Fenomena hari tanpa bayangan terjadi di beberapa daerah di Indonesia pada 15 Oktober hari ini, termasuk Jatim, Bali, NTT, dan Papua.

Fenomena Hari Tanpa Bayangan di Jatim, Bali, NTT, Papua 15 Oktober
Ilustrasi hari tanpa bayangan. Getty Images/iStockphoto

tirto.id - Hari tanpa bayangan adalah fenomena ketika Matahari tepat berada di posisi paling tinggi. Fenomena hari tanpa bayangan terjadi di Jawa Timur (Jatim), Bali, Maluku, Sulawesi Tenggara, Sulwesi Selatan, Nusa Tenggara Barat, Nusa Tenggara Timur, dan Papua pada bulan Oktober ini.

Badan Meteorologi, Klimatologi, dan Geofisika (BMKG) mencatatkan, pada saat itu, Matahari akan tepat berada di atas kepala pengamat atau di titik zenit. Akibatnya, bayangan benda tegak akan terlihat "menghilang", karena bertumpuk dengan benda itu sendiri. Karena itu, hari saat terjadinya kulminasi utama dikenal juga sebagai hari tanpa bayangan.

Hari tanpa bayangan bisa terjadi karena bidang ekuator Bumi atau bidang rotasi Bumi tidak tepat berimpit dengan bidang ekliptika atau bidang revolusi Bumi, sehingga posisi Matahari dari Bumi akan terlihat berubah terus sepanjang tahun antara 23,5o LU s.d. 23,5o LS.

Hal ini disebut sebagai gerak semu harian Matahari. Pada tahun ini, Matahari tepat berada di khatulistiwa pada 21 Maret 2019 pukul 05.00 WIB dan 23 September 2019 pukul 14.51 WIB.

Kemudian, pada 21 Juni 2019 pukul 22.55 WIB Matahari berada di titik balik Utara (23,5o LU) dan pada 22 Desember 2018 pukul 11.21 WIB Matahari berada di titik balik Selatan (23,5o LS).

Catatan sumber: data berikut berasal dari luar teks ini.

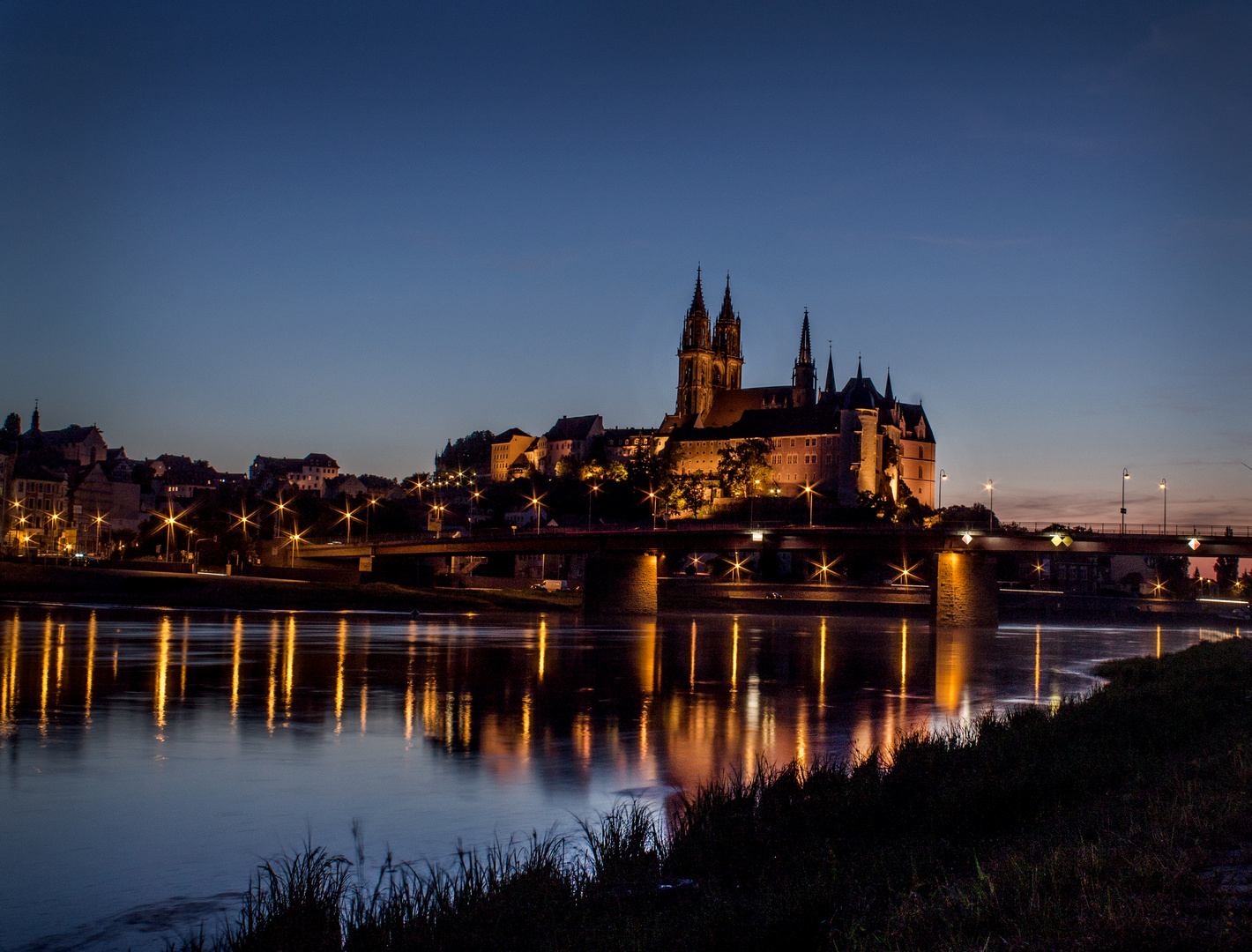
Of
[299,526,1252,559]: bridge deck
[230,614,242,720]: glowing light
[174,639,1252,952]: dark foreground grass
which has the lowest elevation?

Setiap daerah di Indonesia dapat mengalami hari tanpa bayangan pada waktu yang berbeda-beda. Mengingat posisi Indonesia yang berada di sekitar ekuator, kulminasi utama di wilayah Indonesia akan terjadi dua kali dalam setahun dan waktunya tidak jauh dari saat Matahari berada di khatulistiwa.

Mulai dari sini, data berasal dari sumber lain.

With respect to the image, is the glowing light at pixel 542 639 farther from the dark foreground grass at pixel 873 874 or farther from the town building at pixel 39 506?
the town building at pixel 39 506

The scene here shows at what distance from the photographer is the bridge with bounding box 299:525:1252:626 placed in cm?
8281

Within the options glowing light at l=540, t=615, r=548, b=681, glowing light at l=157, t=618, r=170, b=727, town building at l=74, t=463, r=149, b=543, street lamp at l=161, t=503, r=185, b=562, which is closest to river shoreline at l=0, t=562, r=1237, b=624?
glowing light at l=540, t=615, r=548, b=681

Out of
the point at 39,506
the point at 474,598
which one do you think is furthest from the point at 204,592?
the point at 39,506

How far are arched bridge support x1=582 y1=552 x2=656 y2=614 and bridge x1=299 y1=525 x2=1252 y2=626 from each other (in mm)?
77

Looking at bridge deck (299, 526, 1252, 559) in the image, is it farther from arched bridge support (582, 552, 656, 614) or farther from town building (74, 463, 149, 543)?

Pada 15 Oktober hari ini, hari tanpa bayangan diperkirakan terjadi di Banyuwangi, Bali, Nusa Tenggara Barat, Nusa Tenggara Timur, dan Papua.

Secara umum, kulminasi utama di Indonesia terjadi antara 22 Februari di Seba, Nusa Tenggara Timur hingga 5 April di Sabang, Aceh dan 8 September di Sabang, Aceh sampai dengan 21 Oktober di Seba, Nusa Tenggara Timur.

BMKG menyatakan hari tanpa bayangan terjadi di kota-kota Indonesia pada bulan September-Oktober 2019.

"Saat deklinasi matahari sama dengan lintang pengamat, fenomenanya disebut sebagai kulminasi utama," kata Kepala Bagian Humas BMKG Taufan Maulana kepada wartawan di Jakarta, 10 Oktober, seperti dikutip Antara News.

Pada saat itu, kata dia, matahari akan tepat berada di atas kepala pengamat atau di titik zenit. Akibatnya, bayangan benda tegak akan terlihat "menghilang" karena bertumpuk dengan benda itu sendiri.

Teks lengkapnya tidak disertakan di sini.